With rising COVID-19 cases, physical isolation from loved ones, and a loss of routine, many Americans have been experiencing a mental health crisis alongside the pandemic for months. Even before 2020 turned into what it is today, 40 million adults (18.1% ) in the United States aged 18 plus are affected by anxiety each year.

Coronavirus-related fear and stress can be managed. It’s important to remember it’s okay to feel this way. Everyone reacts differently. For most of us, these stressful feelings will pass. Until then, use these tips to support your mental health — and your immunity. However, if these feelings start to become strong, please reach out to us or another medical professional. There is absolutely no shame in getting medical treatment of any kind. We are here for you!

Stay Connected with People

Maintaining healthy relationships with family members and friends is so vital for our well being. Luckily today, we have social media, Zoom, smartphones, and computers to keep in touch with those closest to us. If you can, meet up with your loved ones in person, but be sure you’re up to date on the latest social distancing guideline in MA, here.

Limit Your Media Exposure

If you struggled with anxiety before the pandemic, this is particularly important. First, not everything you read online or hear in the news is true, and second, sometimes it’s just COVID overload, and you need a break. It’s important to limit media exposure and realize that many things may be outside of our control. Be cautious and do what you can to limit infection but try not to let the situation consume you. Take a break from watching the evening news and throw on an episode of ‘Friends’ or another lighthearted show to get your mind off things.

Talk About Your Concerns

It’s normal to feel uneasy, scared, or helpless about the current situation. Remember, it’s OK to share your anxieties with others you trust. By sharing your thoughts, you may even help them cope with corona-anxiety too.

If you’re not comfortable speaking with someone you know, there are plenty of helplines you can try instead, including your friendly family physician!

Stay on Top of Your Physical Health

Did you know that our physical health plays a significant role in how we feel mentally? Are you skipping your daily workouts? Reaching for the ice cream more often than you should? Or falling into other unhealthy patterns? Not caring for your physical health will considerably impact how much stress and anxiety you feel.

Try to eat healthy, well-balanced meals, stay hydrated and exercise regularly. Even if it’s just taking a walk around the block, a bike ride, or an at-home 10-minute yoga session with your favorite Youtuber, what’s important is that you’re moving.

Do Thing You Enjoy

Don’t let your anxiety get in the way of continuing to live your life. We know how scary COVID-19 is, but remember, life hasn’t stopped. Try focusing on your favorite hobby, pamper yourself with an at-home spa night, watch your favorite movie, or learn a new craft. 

Now’s the perfect chance to learn how to draw, take an online language course, follow a Bob Ross painting lesson, spruce up your resume, or learn how to play the guitar. Luckily, this pandemic happened in 2020, and we have access to thousands of free online courses that can teach you pretty much anything imaginable.

EXCERPTED DATA:
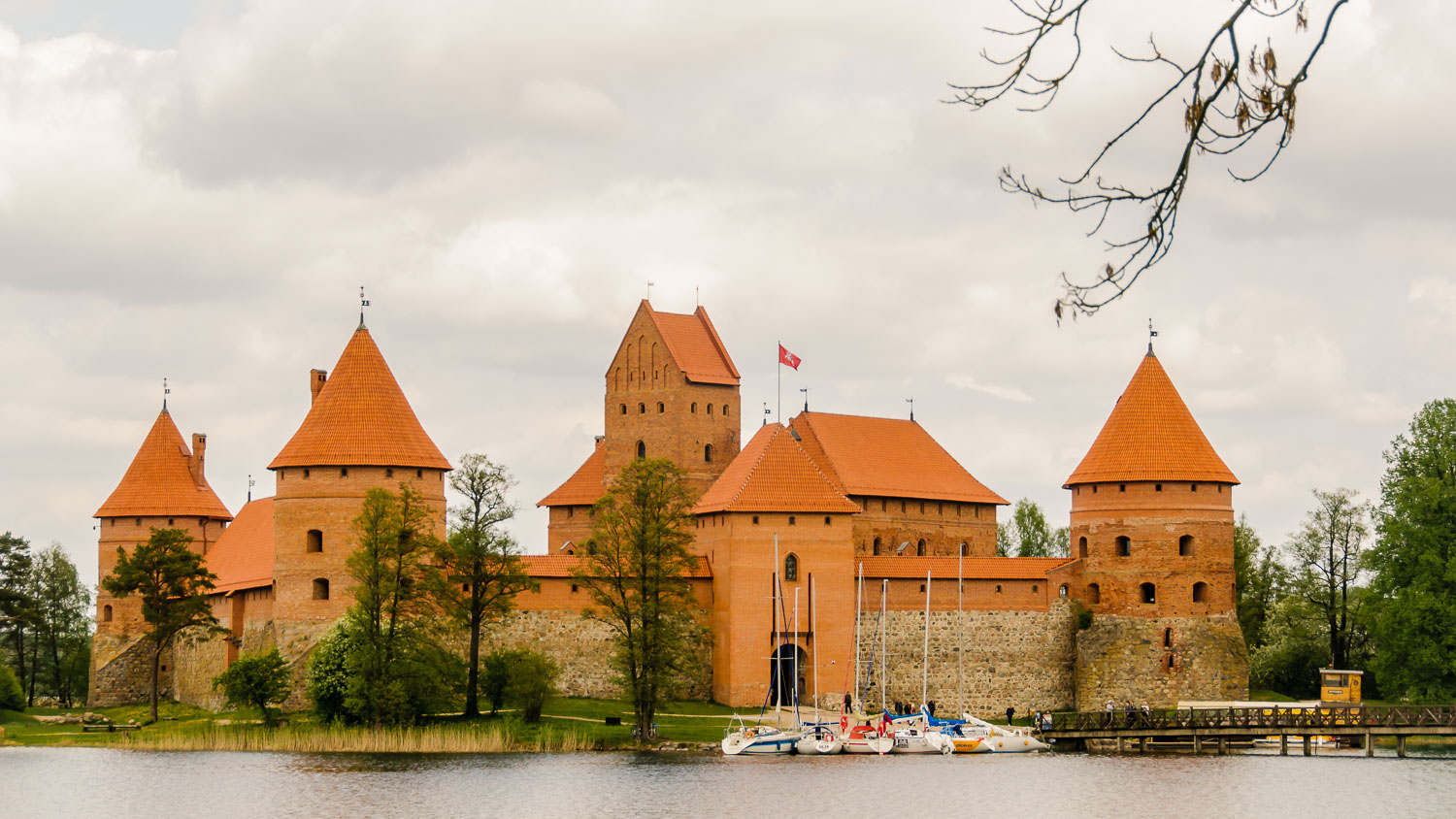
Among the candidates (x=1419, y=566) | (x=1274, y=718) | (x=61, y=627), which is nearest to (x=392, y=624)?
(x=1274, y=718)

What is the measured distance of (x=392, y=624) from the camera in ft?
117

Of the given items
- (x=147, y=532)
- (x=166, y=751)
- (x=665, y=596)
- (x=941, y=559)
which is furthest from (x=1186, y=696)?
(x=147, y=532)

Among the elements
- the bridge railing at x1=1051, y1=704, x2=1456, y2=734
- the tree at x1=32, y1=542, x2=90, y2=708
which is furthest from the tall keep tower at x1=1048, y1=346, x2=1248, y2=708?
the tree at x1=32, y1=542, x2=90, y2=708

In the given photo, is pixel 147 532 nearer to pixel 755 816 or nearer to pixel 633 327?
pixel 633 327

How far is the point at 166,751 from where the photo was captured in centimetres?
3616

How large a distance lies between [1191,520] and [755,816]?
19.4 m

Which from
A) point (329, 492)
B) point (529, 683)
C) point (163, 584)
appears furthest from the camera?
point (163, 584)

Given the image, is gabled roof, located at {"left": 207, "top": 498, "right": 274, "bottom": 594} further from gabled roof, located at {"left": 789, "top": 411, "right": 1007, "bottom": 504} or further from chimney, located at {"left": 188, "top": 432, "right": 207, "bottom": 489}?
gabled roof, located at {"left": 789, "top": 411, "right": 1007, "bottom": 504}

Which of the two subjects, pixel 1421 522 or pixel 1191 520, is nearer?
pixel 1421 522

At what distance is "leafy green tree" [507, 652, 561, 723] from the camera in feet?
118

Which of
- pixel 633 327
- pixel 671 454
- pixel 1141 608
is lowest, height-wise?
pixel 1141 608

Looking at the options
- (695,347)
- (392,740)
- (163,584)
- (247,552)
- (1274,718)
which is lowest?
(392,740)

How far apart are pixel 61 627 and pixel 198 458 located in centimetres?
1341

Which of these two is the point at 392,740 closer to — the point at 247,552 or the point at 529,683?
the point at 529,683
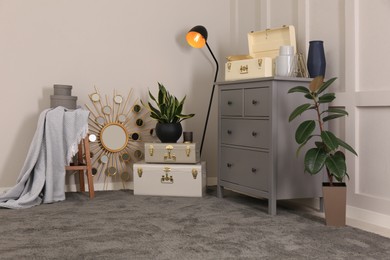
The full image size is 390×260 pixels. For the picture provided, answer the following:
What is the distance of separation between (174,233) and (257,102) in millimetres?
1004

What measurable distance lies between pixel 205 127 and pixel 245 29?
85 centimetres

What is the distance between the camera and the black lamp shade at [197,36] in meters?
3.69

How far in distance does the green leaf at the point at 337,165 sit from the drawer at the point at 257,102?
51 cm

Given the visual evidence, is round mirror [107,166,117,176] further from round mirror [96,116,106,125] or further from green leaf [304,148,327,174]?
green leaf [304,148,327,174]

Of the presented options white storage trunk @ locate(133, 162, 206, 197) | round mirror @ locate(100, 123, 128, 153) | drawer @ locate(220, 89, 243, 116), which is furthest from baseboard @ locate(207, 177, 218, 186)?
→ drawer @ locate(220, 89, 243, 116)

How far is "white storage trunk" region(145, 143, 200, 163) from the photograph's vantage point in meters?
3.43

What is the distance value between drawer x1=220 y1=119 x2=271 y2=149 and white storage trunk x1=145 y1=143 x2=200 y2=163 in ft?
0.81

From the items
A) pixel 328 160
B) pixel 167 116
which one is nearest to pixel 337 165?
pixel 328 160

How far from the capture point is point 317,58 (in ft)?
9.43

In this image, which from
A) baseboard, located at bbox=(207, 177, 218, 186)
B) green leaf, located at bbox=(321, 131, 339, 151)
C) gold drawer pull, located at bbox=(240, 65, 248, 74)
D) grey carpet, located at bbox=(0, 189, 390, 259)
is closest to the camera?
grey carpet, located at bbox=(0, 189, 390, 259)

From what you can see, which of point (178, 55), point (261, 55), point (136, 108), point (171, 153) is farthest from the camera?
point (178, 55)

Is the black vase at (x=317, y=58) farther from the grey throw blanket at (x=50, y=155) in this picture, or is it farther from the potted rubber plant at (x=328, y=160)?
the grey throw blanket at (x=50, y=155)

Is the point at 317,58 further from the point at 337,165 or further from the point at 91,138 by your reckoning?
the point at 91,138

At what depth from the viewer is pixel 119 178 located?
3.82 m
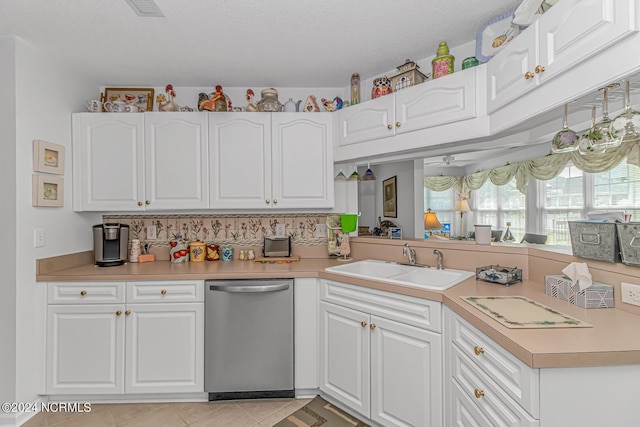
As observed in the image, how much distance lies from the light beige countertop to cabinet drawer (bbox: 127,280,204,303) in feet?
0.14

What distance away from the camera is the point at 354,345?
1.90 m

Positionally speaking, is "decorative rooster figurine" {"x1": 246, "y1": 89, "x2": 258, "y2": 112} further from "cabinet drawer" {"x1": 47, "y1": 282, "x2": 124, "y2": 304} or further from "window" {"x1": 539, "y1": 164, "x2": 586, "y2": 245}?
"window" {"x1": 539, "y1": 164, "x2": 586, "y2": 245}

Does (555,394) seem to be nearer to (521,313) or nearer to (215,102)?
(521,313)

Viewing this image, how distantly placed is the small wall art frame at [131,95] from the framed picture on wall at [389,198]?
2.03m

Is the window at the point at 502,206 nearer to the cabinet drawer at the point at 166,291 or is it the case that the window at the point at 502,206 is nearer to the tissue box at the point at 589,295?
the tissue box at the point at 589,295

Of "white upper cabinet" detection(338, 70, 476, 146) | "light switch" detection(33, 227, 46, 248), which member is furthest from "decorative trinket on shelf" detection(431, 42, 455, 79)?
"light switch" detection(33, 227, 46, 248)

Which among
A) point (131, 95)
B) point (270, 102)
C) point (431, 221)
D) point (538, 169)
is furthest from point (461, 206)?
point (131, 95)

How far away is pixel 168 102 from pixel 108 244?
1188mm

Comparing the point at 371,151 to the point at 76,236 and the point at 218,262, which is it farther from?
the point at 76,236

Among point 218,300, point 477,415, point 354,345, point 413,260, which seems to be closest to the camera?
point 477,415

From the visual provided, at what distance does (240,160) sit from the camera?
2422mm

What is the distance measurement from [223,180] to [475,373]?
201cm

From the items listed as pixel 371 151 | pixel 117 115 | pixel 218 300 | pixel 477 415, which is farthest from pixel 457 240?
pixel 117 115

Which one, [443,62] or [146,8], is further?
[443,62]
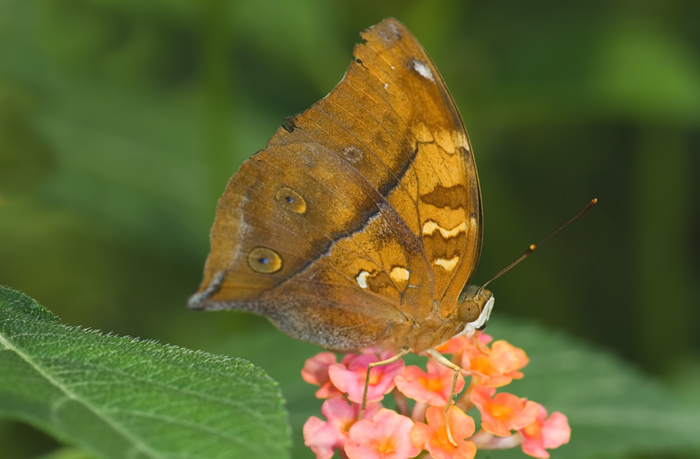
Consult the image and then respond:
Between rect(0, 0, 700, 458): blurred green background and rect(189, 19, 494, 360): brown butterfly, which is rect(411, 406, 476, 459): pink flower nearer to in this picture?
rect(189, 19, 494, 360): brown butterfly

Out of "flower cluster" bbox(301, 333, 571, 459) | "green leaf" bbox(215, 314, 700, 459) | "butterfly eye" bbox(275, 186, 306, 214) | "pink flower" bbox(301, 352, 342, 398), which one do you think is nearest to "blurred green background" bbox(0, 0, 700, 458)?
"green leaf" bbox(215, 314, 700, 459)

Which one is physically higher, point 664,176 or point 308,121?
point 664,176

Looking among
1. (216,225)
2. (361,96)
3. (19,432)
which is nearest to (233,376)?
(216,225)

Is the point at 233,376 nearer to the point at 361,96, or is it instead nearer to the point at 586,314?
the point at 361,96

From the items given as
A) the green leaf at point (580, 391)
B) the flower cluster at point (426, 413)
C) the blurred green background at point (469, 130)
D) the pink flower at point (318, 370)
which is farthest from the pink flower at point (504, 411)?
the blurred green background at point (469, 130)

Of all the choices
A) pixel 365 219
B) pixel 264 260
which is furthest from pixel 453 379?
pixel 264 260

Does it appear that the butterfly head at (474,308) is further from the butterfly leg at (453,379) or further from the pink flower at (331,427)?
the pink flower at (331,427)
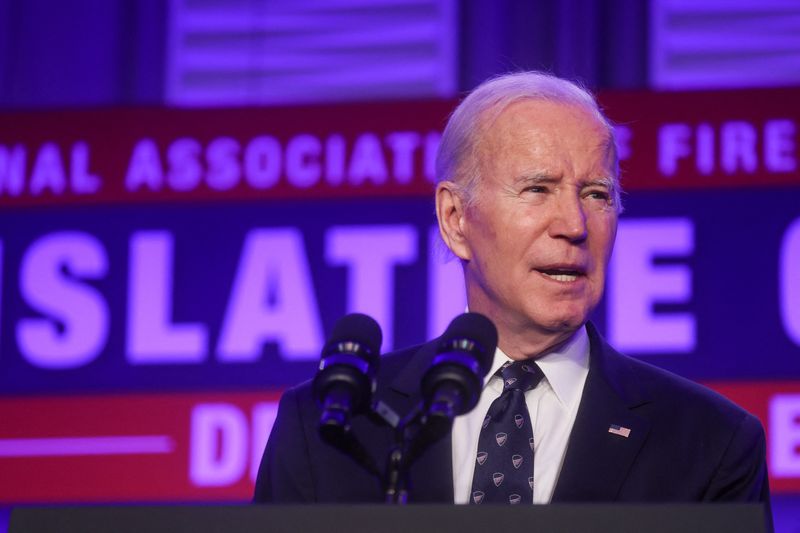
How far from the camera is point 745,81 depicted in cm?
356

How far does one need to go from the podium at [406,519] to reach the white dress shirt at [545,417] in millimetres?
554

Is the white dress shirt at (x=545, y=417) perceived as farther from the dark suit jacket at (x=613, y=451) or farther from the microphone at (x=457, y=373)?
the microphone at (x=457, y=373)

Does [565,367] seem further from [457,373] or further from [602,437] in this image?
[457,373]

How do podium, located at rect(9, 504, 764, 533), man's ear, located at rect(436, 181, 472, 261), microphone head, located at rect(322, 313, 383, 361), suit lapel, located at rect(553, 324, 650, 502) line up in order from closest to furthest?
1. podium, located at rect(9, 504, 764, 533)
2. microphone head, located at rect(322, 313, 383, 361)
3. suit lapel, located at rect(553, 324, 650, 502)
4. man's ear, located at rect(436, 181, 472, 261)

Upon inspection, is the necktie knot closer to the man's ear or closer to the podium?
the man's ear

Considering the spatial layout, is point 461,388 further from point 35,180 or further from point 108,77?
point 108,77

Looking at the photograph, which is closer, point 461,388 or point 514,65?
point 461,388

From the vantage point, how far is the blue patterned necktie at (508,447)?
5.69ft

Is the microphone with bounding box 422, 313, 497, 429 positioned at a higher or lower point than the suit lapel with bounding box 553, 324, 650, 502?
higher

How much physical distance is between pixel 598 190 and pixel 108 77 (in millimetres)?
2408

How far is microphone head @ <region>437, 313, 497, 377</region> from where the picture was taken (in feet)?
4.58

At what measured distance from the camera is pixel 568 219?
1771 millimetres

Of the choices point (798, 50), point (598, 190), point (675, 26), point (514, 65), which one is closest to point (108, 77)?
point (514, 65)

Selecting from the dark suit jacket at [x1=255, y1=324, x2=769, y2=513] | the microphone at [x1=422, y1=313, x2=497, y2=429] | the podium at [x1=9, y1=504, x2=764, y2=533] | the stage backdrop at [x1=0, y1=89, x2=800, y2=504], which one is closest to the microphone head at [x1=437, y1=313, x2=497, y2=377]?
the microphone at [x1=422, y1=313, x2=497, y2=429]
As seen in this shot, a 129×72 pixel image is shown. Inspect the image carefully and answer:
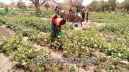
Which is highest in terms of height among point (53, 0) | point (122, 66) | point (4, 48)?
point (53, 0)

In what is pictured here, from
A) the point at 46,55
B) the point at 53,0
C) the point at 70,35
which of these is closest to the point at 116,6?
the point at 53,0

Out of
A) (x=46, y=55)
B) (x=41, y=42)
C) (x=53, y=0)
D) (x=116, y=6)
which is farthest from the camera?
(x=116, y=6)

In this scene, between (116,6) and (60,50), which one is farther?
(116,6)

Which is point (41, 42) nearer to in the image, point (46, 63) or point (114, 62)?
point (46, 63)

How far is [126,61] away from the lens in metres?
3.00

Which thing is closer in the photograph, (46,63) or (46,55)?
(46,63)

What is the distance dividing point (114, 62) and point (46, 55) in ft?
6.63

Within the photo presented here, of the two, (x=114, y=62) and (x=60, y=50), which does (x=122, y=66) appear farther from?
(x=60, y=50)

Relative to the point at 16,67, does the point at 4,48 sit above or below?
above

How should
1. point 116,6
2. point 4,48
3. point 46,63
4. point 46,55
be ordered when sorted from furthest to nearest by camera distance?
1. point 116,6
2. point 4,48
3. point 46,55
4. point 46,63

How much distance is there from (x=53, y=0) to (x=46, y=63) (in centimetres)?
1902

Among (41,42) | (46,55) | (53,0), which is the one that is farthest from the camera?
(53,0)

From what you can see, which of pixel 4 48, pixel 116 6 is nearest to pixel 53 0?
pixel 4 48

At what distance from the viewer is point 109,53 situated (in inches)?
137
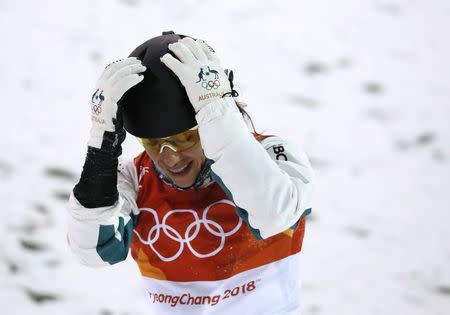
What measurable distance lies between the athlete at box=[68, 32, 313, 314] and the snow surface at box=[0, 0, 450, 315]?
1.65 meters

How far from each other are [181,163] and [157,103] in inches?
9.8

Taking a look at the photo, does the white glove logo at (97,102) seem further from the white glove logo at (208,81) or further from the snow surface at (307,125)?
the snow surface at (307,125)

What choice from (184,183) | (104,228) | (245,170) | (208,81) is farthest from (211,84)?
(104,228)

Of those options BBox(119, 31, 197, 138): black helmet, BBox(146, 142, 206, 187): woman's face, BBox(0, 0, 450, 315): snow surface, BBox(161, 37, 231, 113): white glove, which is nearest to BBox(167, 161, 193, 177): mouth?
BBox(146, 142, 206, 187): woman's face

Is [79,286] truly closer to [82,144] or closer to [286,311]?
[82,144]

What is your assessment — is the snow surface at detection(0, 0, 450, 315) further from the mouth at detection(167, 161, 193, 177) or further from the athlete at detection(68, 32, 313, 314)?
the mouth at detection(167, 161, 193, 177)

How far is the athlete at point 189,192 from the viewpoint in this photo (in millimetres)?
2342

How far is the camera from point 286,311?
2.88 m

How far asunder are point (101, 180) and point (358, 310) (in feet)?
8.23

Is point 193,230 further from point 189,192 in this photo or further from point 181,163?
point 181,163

EXERCISE REQUIREMENTS:
1. According to the text on coping with pandemic anxiety, how many adults in the United States aged 18 and older are affected by anxiety each year?
2. From the text on coping with pandemic anxiety, return the part that opens with the words containing "Did you know" and closes with "anxiety you feel.", copied exactly.

SOLUTIONS IN ORDER:
1. 40 million adults (18.1%)

2.
Did you know that our physical health plays a significant role in how we feel mentally? Are you skipping your daily workouts? Reaching for the ice cream more often than you should? Or falling into other unhealthy patterns? Not caring for your physical health will considerably impact how much stress and anxiety you feel.